Dynamic Analysis: Program Monitoring and Visualization

lecture #1 began here

Program execution monitoring is the collecting and analysis of program executions. It is the yang to go with the yin of dynamic analysis. They are often used synonymously. If there is a difference, it is that dynamic analysis is concerned with what execution information means, i.e. what should we look for, and program monitoring is concerned with how to collect information about a running program. A reasonable analogy might be drawn with declarative and imperative programming.

Categorizing Execution Monitoring and Visualization Systems

All monitoring systems generally have to address fundamental problems: volume, dimensionality, intrusion, and access. Volume refers to the high amount of information involved in a program execution. A monitor abstracts this and presents a tiny subset of total execution information, but if the subset is not chosen well the result may be of little or no value. Dimensionality refers to the many different kinds of information involved in a program execution: source code location, stack depth, heap activity, I/O, and so forth. Intrusion refers to the Heisenbergian problem that the act of monitoring changes the behavior being monitored. Access refers to the extent and method by which the monitor extracts state information (variables' values, pointer dereferences, and so on).

  1. Information sources and access methods. Does the monitor rely on a programmer manually instrumenting the program? Is instrumentation inserted automatically by a preprocessor or compiler, or at link time, or at load time? At what semantic level and granularity is the information? This may range from machine-level access to very limited information, on up to source-level access to the full program state.
  2. Execution models. There are one-process, two-process, and thread models for the relationship between monitor and program under study. The one-process model is highest performance and usually the most intrusive model. The two-process model is potentially the least intrusive, but also potentially the slowest. The thread model offers a compromise between these two.
  3. User interaction. Is the monitor I/O textual or graphical? Does it report information continuously, in periodic batches, or once at the end? Does it allow the user to start/stop execution, to replay or slow things down, to access program state beyond what is reported, or to modify state to see what would happen if things were different?

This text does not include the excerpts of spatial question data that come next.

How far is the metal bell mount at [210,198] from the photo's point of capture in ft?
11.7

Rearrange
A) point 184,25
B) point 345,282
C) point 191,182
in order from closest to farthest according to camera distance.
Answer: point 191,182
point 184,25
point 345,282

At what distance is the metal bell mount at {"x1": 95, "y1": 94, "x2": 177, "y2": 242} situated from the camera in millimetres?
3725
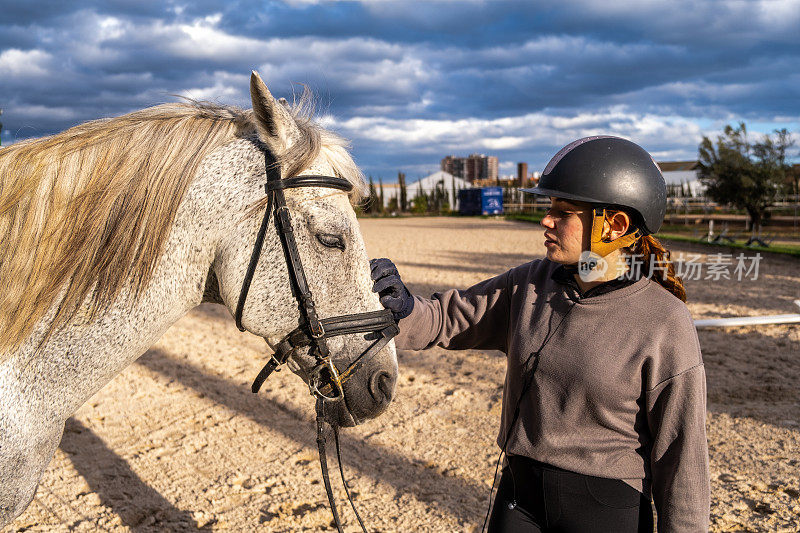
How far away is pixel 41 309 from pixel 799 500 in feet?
14.2

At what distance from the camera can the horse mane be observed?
168cm

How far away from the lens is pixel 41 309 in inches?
66.4

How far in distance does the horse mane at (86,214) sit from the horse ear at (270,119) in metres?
0.04

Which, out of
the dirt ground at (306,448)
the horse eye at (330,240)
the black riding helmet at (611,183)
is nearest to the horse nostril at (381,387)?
the horse eye at (330,240)

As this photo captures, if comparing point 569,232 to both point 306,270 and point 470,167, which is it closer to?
point 306,270

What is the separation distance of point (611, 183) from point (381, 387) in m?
1.03

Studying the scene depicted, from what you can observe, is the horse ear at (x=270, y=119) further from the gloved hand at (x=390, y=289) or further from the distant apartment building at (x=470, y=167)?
the distant apartment building at (x=470, y=167)

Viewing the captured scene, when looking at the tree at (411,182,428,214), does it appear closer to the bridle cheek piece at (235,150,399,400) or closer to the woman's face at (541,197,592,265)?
the woman's face at (541,197,592,265)

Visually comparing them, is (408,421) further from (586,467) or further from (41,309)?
(41,309)

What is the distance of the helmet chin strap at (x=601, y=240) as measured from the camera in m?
1.89

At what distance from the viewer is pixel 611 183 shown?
6.19 feet

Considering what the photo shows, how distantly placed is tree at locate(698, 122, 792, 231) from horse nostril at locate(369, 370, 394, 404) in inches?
837

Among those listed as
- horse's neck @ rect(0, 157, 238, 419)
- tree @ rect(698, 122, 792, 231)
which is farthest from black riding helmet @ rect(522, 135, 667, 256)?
tree @ rect(698, 122, 792, 231)

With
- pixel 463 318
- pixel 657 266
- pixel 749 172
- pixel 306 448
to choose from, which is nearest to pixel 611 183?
pixel 657 266
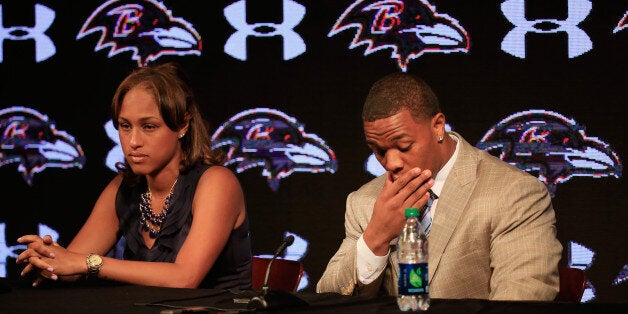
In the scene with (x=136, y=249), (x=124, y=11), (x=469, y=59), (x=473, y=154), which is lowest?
(x=136, y=249)

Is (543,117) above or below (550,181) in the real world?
above

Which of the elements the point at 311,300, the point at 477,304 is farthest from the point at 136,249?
the point at 477,304

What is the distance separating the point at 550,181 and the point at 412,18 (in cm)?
99

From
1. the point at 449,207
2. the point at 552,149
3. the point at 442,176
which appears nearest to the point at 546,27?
the point at 552,149

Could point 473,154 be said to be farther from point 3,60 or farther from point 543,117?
point 3,60

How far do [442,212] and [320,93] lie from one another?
1.68 m

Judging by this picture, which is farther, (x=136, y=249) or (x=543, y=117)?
(x=543, y=117)

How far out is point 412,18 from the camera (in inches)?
153

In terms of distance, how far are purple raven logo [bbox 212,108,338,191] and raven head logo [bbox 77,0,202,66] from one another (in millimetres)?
436

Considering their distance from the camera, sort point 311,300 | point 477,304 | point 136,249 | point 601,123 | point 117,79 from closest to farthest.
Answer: point 477,304 < point 311,300 < point 136,249 < point 601,123 < point 117,79

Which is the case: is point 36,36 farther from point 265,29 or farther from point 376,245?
point 376,245

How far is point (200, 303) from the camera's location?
201cm

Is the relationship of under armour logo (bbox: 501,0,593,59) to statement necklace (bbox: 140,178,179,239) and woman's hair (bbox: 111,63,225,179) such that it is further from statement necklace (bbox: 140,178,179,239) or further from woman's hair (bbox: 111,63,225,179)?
statement necklace (bbox: 140,178,179,239)


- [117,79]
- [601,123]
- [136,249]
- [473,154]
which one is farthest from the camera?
[117,79]
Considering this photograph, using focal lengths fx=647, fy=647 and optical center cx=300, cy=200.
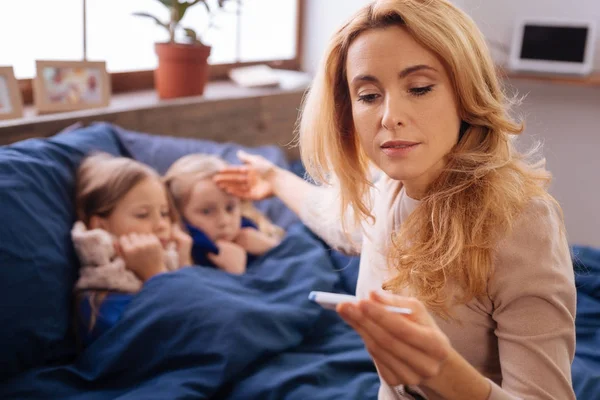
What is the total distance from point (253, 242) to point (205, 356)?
1.44ft

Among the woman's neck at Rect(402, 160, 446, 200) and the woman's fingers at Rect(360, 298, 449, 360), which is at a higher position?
the woman's neck at Rect(402, 160, 446, 200)

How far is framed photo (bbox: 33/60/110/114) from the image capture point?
5.74ft

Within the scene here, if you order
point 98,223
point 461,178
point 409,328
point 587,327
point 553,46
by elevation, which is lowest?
point 587,327

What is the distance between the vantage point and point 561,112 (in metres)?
3.05

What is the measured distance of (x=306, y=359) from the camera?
1.29m

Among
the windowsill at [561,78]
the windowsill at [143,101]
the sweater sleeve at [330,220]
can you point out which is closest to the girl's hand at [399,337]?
the sweater sleeve at [330,220]

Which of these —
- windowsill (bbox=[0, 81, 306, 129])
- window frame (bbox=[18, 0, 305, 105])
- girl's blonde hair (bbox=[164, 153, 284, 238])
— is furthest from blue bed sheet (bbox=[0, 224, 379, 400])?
window frame (bbox=[18, 0, 305, 105])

Another way to classify monitoring tools is by whether they operate entirely at runtime, or whether they involve post-mortem computation.
Runtime Post-mortem
immediate
user-directed
potentially interactive
analysis
condensation
summary
passive

How would you classify conventional debuggers such as GDB? What about conventional profilers such as gprof?

Alamo

Motivation Feature
Monitor and TP need to be separate programs. We want to mix and match monitors dynamic loading
monitors should be as easy to write as ordinary applications synchronous execution, two-process or thread-like model
monitors should be fast enough to use on real programs coroutine model; monitor must run in same address space
information from the execution should be plentiful and free runtime system instrumentation
execution must be controlled and filtered event masks

ULMA

ULMA (UltraLight Monitor Architecture) is a successor to Alamo, first conceived last summer, so far with only the sketchiest and most preliminary of implementation efforts.
Motivation Feature
Want to monitor other languages' programs Language neutral events
Want to handle different monitors' performance requirements Hybrid execution model. Hybrid communication model.
lecture #2 began here

Program Visualization

PV is the use of graphics to depict aspects of programs, especially behavior. PV tools are used for debugging, understanding, maintaining and improving an existing system, and for educational purposes. PV tools may be geared towards a single algorithm or aspect of a program, a whole program, or a large software system. They may visualize static information about the program, or dynamic execution-based information. The best tools combine static and dynamic information.

The big problem which PV addresses, compared with textual techniques, is the Volume Problem. You can capture most any aspect of program behavior textually, but the resulting log files easily grow to megabytes and beyond, for all but the smallest toy programs.

In addition to using graphics to deal with volume, PV tools must also solve two other hard problems: intrusion (observing some behavior modifies it), and access to program behavior.

Kinds of Program Visualization

There are several different kinds of program visualization tools, including

Biggest needs

What does program visualization build on?

Maps (5000+ years)
Statistical graphs (350 years)
The early work in this area relies on analogies to the physical world.
Data graphics (200 years)
More abstract, relational views of data (scatterplot, bar chart, pie chart, etc.)
Visualization (20 years)
Scientific visualization, modern computer graphics. Low resolution and small screenspace. Animation, color, and sound.

Principles of Graphic Excellence

Many of these suggestions are basic commonsense human computer interaction: minimize the users' surprises. The major players in graphic design for information presentation include: Edward Tufte (Visual Display of Quantitative Information) and Jacques Bertin (Semiology of Graphics). Tufte is more well-known in the US, while the Frenchman Bertin is more highly regarded by some professionals in the field.